▶ _Qué trabajar_
Copia del extracto sobre la seguridad en la aviación el pasaje comprendido entre "Diferentes investigaciones vienen" y "asumiendo las consecuencias.", ambos incluidos.

▶ _Extracto_
De la aviación tenemos mucho que aprender, sobre todo en materia de seguridad y eficiencia (dos conceptos inseparables). No es casual que se pueda afirmar, con datos en la mano, que el avión es el medio de transporte más seguro. Y esto no ha ocurrido porque sí. A mediados de los setenta, la expansión de los vuelos comerciales trajo consigo un incremento desproporcionado de accidentes y catástrofes aéreas. Para algunos expertos, el punto de inflexión estuvo en un accidente que se produjo en 1978, cerca de Portland: la investigación concluyó que la incapacidad de la tripulación para actuar como un equipo, para repartir las tareas adecuadamente y para detectar situaciones críticas fue la principal causa, pues vigilando un problema del tren de aterrizaje retrasaron el aterrizaje y se quedaron sin carburante.

Diferentes investigaciones vienen corroborando que el error humano está en la causa de la mayoría de los accidentes, sobre todo carencias en la comunicación interpersonal, en la toma de decisiones y de liderazgo. Hoy en día está en el ADN de la aviación esta posibilidad, por lo que se trabaja intensamente en el entrenamiento de las tripulaciones para reducir los “errores de piloto” haciendo un uso más efectivo de los recursos disponibles (lo que se conoce como CRM, Cockpit Resource Management). Consecuentemente, el piloto aéreo tiene interiorizado:

  • Una alta concienciación personal de la importancia del cumplimiento estricto los procedimientos y la seguridad. Por responsabilidad y asumiendo las consecuencias.
  • Un comportamiento estandarizado y sistematizado a nivel internacional, que se han entrenado previamente, incluso en simulacros de situaciones de riesgo como parte de su formación.
  • Un alto conocimiento de los recursos disponibles, de la tecnología que maneja y sus peculiaridades, de los procedimientos que afectan a su tarea para tener un “buen vuelo”, eficiente, puntual y seguro.
  • Una cultura de seguridad positiva, comunicando la información de seguridad pertinente.

Esta concienciación y formación profesional sería inútil e imposible sin una organización que impulse y respalde a conciencia la seguridad como parte del ADN organizacional.

En España, la Agencia Estatal de Seguridad Aérea (AESA) trabaja con un modelo de seguridad basado en tres pilares complementarios: confianza en la técnica, sistemas de gestión de seguridad y fatores humanos y organizacionales. Y en ocho elementos clave: compromiso de la organización, dotación de recursos, cultura justa (protección del notificante y confianza en el sistema), conciencia y gestión del riesgo, trabajo en equipo, comunicación y formación, responsabilidad y participación. Y con una evaluación sistematizada.

Y debe interiorizarlo cada profesional para su mejor trabajo personal. Pero, como hemos comentado, debe impulsarse a nivel equipos y organizativo, pues es clave la concatenación coordinada de las intervenciones al paciente. El fin es un “viaje asistencial” seguro y satisfactorio, sin que errores de retrasos, o intervenciones innecesaria, por ejemplo, lo compliquen.

▶ _Extracto de datos_
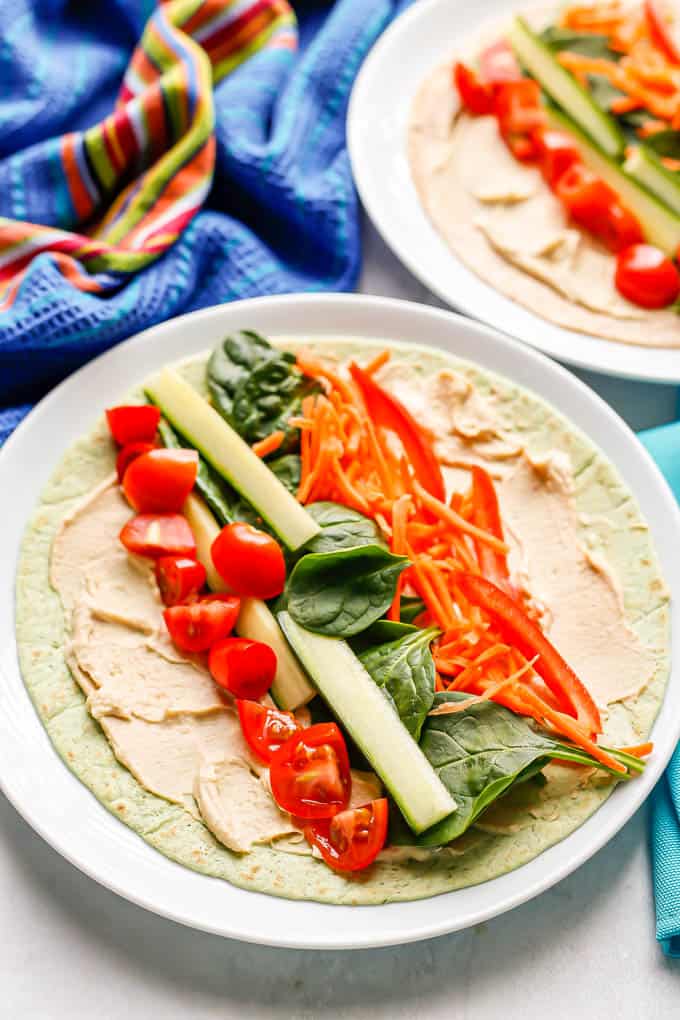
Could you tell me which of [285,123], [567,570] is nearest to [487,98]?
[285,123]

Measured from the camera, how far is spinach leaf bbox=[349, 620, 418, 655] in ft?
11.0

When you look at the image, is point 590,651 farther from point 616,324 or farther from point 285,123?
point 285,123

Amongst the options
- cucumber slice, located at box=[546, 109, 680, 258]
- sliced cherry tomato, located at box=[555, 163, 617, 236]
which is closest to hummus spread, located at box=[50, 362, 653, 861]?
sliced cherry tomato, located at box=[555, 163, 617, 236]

==

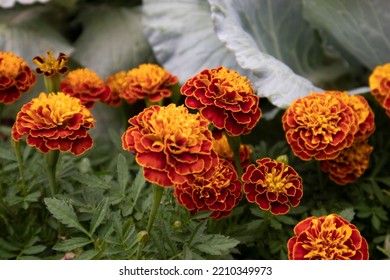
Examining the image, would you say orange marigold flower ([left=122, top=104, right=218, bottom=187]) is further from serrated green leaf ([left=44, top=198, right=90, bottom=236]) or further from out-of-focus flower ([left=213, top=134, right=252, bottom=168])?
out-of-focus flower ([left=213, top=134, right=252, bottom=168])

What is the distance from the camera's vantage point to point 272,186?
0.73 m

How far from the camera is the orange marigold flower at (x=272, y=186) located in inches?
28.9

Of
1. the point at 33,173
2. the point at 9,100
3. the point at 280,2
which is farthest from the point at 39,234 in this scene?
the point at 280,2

--

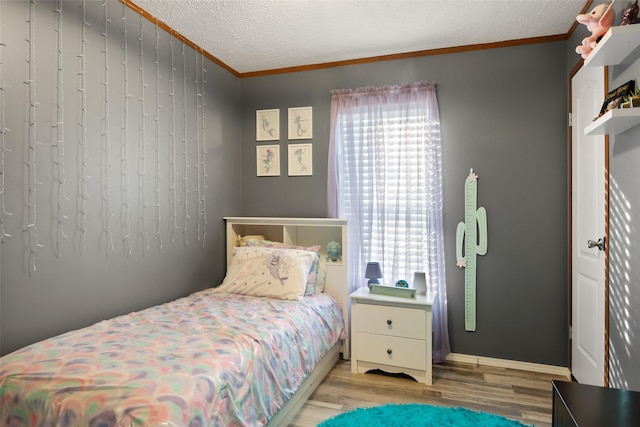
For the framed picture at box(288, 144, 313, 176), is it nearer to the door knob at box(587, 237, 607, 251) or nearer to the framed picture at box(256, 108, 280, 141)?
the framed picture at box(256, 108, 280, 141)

▶ _Tu solución_
Diferentes investigaciones vienen corroborando que el error humano está en la causa de la mayoría de los accidentes, sobre todo carencias en la comunicación interpersonal, en la toma de decisiones y de liderazgo. Hoy en día está en el ADN de la aviación esta posibilidad, por lo que se trabaja intensamente en el entrenamiento de las tripulaciones para reducir los “errores de piloto” haciendo un uso más efectivo de los recursos disponibles (lo que se conoce como CRM, Cockpit Resource Management). Consecuentemente, el piloto aéreo tiene interiorizado:

  • Una alta concienciación personal de la importancia del cumplimiento estricto los procedimientos y la seguridad. Por responsabilidad y asumiendo las consecuencias.